Consignes de l'exercice ▸
1 – Pouvez-vous recopier à l'identique le passage de l'extrait allant de « Analyse comparative du » jusqu'à « un facteur (ANOVA). » inclus ?
2 – Comment résumeriez-vous l'extrait en deux phrases ?

Extrait du document ▸
Les statistiques descriptives figurant dans le tableau 2, font ressortir que les EMNs européennes, avec un total actif moyen de 121 307 millions de dollars (MD), apparaissent plus grandes que celles américaines et asiatiques qui se situent bien en dessous avec des actifs moyens de 92 712,60 MD et de 81 464,59 MD. En moyenne, le bénéfice réalisé par les EMNs de l’échantillon s’établit à 4 823,221 MD. Les EMNs américaines et européennes sont les entreprises aux plus gros bénéfices devançant de loin les EMNs asiatiques. En moyenne, les EMNs américaines et européennes apparaissent les plus performantes avec des ROA moyens de 6,59 % et 5,54 % respectivement[14]. Le taux d’endettement moyen des EMNs de l’échantillon, mesuré par le ratio des dettes à long terme rapporté à l’avoir des actionnaires (Dette 1), est de 75,9 %. Les EMNs européennes apparaissent les plus endettées avec un taux moyen d’endettement de 91,5 %[15]. En moyenne, les EMNs de notre échantillon embauchent environ 160 010 employés.

Analyse comparative du caractère multinational des EMNs de l’échantillon

Le tableau 3 présente les moyennes des variables relatives aux attributs de multinationalisation des EMNs pour la totalité de l’échantillon et pour les trois zones géographiques ainsi que les résultats de l’analyse de la variance à un facteur (ANOVA).

Près de la moitié (47 %) des EMNs de notre échantillon sont inter cotées sur un ou plusieurs marchés boursiers étrangers (3 marchés boursiers en moyenne). En termes de zones géographiques, les tests ANOVA indiquent que 67 % des EMNs européennes et 49 % des EMNs asiatiques ont de multiples cotations à l’étranger (en moyenne 3 cotations étrangères) alors que 23 % seulement des EMNs américaines sont cotées à l’étranger (en moyenne 2 cotations étrangères). Près de la moitié (47,8 %) du chiffre d’affaires des EMNs de l’échantillon, est réalisé en dehors de leurs pays d’origine. Les EMNs européennes sont les leaders à ce niveau avec un chiffre d’affaires moyen à l’étranger qui constitue presque deux tiers (65,7 %) de leur chiffre d’affaires total. Elles se situent ainsi bien au-dessus des EMNs américaines (36,3 %) et asiatiques (37 %). En moyenne, les EMNs de notre échantillon détiennent des actifs à l’étranger représentant 38,5 % de leur total actif et embauchent dans leurs filiales étrangères des employés qui représentent environ 45 % de leur effectif total. D’après les résultats par continent, les EMNs européennes sont aussi les plus internationalisées eu égard ces deux derniers critères avec des actifs (59,2 %) et des effectifs (56,1 %) moyens étrangers qui dépassent la moitié de leurs actifs et effectifs totaux. Le degré moyen de multinationalisation des EMNs, mesuré par la moyenne des trois ratios suivants[16] : 1) ventes à l’étranger/ ventes totales; 2) effectif à l’étranger/total effectif; et 3) actifs à l’étranger/actif total, est de 42,9 % ce qui constitue un taux assez important. L’analyse ANOVA indique que le taux moyen de multinationalisation des EMNs européennes (60,3 %) est de loin plus élevé que celui des EMNs américaines (33,1 %) et des EMNs asiatiques (31,5 %).

Entrées enregistrées ▸

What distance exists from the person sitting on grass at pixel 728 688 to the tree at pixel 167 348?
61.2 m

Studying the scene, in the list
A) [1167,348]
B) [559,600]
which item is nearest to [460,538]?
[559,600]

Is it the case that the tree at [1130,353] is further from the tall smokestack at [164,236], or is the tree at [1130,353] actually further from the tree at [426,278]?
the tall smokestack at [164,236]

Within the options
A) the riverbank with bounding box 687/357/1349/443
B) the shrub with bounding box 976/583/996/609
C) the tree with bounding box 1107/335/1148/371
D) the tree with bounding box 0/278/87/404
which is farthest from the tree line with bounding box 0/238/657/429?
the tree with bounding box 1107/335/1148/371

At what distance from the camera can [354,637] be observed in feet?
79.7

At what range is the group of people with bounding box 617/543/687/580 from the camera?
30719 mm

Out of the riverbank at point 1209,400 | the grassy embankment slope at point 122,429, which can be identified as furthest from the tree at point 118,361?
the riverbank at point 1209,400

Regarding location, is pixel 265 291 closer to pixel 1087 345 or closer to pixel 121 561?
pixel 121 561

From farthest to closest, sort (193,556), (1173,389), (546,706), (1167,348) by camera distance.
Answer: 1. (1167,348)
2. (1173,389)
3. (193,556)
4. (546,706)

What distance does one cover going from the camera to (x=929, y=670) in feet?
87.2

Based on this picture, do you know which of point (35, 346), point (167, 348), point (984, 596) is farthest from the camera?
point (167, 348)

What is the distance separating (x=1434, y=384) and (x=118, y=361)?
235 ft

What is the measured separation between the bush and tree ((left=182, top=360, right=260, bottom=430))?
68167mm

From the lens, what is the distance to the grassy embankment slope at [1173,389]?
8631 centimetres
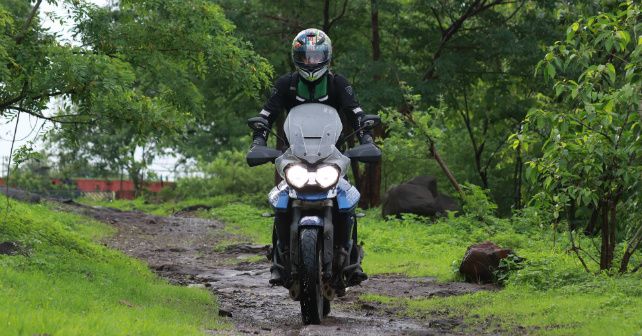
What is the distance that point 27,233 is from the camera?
11906 mm

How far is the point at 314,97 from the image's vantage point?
28.0ft

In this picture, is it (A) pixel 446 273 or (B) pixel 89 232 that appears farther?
(B) pixel 89 232

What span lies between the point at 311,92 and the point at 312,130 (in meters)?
0.63

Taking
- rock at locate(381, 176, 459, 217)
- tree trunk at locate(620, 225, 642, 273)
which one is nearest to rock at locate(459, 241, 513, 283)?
tree trunk at locate(620, 225, 642, 273)

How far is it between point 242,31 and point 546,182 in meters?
17.4

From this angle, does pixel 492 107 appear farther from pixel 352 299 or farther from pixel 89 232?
pixel 352 299

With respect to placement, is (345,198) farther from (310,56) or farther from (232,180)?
(232,180)

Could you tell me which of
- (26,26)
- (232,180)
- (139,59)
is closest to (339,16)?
(139,59)

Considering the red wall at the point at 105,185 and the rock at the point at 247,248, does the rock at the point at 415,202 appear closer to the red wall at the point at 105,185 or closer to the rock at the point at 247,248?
the rock at the point at 247,248

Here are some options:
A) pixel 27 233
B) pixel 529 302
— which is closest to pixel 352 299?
pixel 529 302

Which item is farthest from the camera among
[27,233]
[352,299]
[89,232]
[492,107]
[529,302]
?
[492,107]

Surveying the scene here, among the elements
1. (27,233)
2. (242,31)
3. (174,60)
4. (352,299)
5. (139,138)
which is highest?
(242,31)

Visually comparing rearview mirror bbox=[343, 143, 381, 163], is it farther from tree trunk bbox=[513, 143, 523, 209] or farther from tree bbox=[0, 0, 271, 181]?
tree trunk bbox=[513, 143, 523, 209]

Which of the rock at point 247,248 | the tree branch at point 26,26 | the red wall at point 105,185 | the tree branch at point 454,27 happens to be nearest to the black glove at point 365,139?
the tree branch at point 26,26
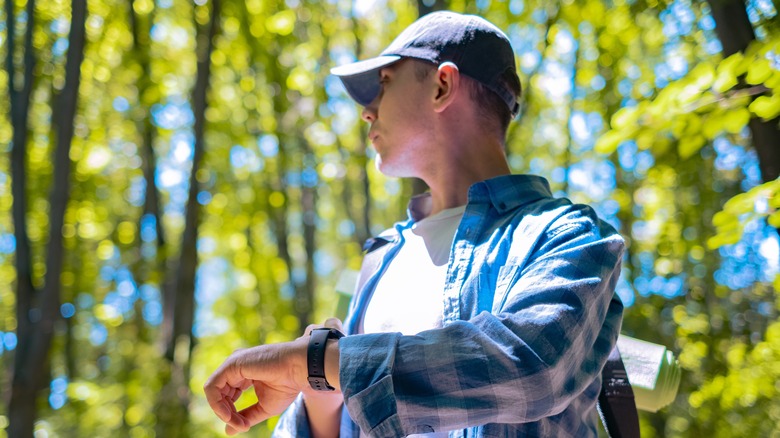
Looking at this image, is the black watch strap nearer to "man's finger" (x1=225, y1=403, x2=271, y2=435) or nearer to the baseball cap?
"man's finger" (x1=225, y1=403, x2=271, y2=435)

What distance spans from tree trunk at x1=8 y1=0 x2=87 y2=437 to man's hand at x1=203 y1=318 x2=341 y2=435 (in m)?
3.14

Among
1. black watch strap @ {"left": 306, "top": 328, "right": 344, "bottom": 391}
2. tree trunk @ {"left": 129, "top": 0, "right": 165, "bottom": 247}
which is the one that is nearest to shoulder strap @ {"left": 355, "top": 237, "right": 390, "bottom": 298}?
black watch strap @ {"left": 306, "top": 328, "right": 344, "bottom": 391}

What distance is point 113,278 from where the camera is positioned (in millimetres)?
13172

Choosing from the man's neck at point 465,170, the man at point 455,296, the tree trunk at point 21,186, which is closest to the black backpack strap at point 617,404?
the man at point 455,296

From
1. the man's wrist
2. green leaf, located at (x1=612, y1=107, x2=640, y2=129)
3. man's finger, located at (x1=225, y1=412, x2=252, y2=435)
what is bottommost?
man's finger, located at (x1=225, y1=412, x2=252, y2=435)

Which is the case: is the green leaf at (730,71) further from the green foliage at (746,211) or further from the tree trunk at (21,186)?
the tree trunk at (21,186)

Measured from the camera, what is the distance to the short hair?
2.06 m

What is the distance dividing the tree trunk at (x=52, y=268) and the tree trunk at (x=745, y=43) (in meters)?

Réponses par consigne ▸
1 –
Analyse comparative du caractère multinational des EMNs de l’échantillon

Le tableau 3 présente les moyennes des variables relatives aux attributs de multinationalisation des EMNs pour la totalité de l’échantillon et pour les trois zones géographiques ainsi que les résultats de l’analyse de la variance à un facteur (ANOVA).

2 – Les EMNs européennes de l'échantillon apparaissent plus grandes et plus endettées que les américaines et les asiatiques, tandis que les EMNs américaines et européennes réalisent les plus gros bénéfices et affichent les ROA moyens les plus élevés. Les européennes sont aussi les plus internationalisées, avec un taux moyen de multinationalisation de 60,3 %, contre 33,1 % pour les américaines et 31,5 % pour les asiatiques, pour un degré moyen de 42,9 % sur l'ensemble de l'échantillon.